- EXTRAIT PROPOSÉ:
☆ ☆ ☆ ☆ ☆ ☆ ☆
Or, une telle activité doit être exercée, selon les dispositions qui la régissent et notamment l’accord national interprofessionnel du 24 juin 2010 qui a fait l’objet d’un arrêté d’extension du 24 mai 2013, de manière exclusive, sous un code NAF spécifique. Il importe peu, dès lors, que les prestations fournies par les salariés portés relèvent de la production audiovisuelle.

Il est de même indifférent qu’il n’existe pas encore de code NAF expressément intitulé « portage salarial ».

L’activité de la société de portage ne relève manifestement pas d’une activité de production artistique, mais bien exclusivement du domaine des ressources humaines.

Au surplus, si, en application de l’accord du 28 avril 2016 relatif à l’indemnisation chômage dans les branches du spectacle et de son avenant d’interprétation du 23 mai 2016, la référence aux codes NAF doit être supprimée au plus tard le 1er mai 2017, étant notamment remplacée par des numéros d’identifiant des conventions collectives (IDCC) compris dans la liste relative au champ d’application de l’annexe VIII, les secteurs d’activités concernés demeurent ceux de la production cinématographique, de l’audiovisuel et du spectacle vivant.
☆ ☆ ☆ ☆ ☆ ☆ ☆
- DONNÉES:

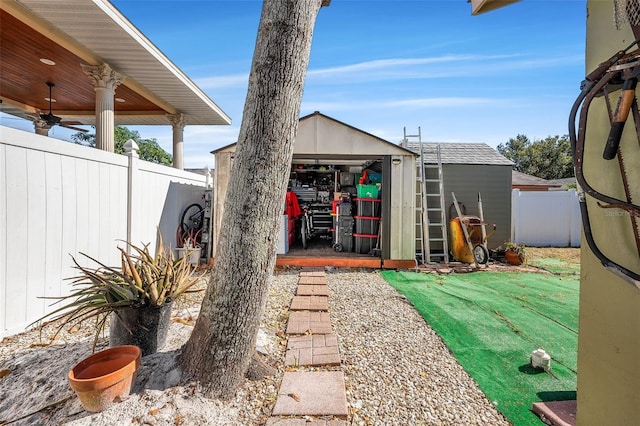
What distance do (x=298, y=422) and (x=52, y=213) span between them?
10.9 feet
☆ ☆ ☆ ☆ ☆ ☆ ☆
- QUESTIONS ET EXERCICES:
1. Répondez aux questions suivantes à partir de l'extrait proposé.
(a) De quelle date est l'accord national interprofessionnel cité ?
(b) À quel domaine relève exclusivement l'activité de la société de portage ?
(c) Au plus tard à quelle date la référence aux codes NAF doit-elle être supprimée ?
2. Recopiez mot pour mot le passage de l'extrait proposé qui s'ouvre sur les mots « Or, une telle » et se ferme sur « des ressources humaines. ».
3. D'après l'extrait proposé, pourquoi importe-t-il peu que les prestations fournies par les salariés portés relèvent de la production audiovisuelle ? Répondez en une à trois phrases.

- LES SOLUTIONS:
1.
(a) Du 24 juin 2010.
(b) Au domaine des ressources humaines.
(c) Au 1er mai 2017.

2.
Or, une telle activité doit être exercée, selon les dispositions qui la régissent et notamment l’accord national interprofessionnel du 24 juin 2010 qui a fait l’objet d’un arrêté d’extension du 24 mai 2013, de manière exclusive, sous un code NAF spécifique. Il importe peu, dès lors, que les prestations fournies par les salariés portés relèvent de la production audiovisuelle.

Il est de même indifférent qu’il n’existe pas encore de code NAF expressément intitulé « portage salarial ».

L’activité de la société de portage ne relève manifestement pas d’une activité de production artistique, mais bien exclusivement du domaine des ressources humaines.

3. Les dispositions qui régissent cette activité, notamment l'accord national interprofessionnel du 24 juin 2010 étendu par l'arrêté du 24 mai 2013, imposent qu'elle soit exercée de manière exclusive, sous un code NAF spécifique.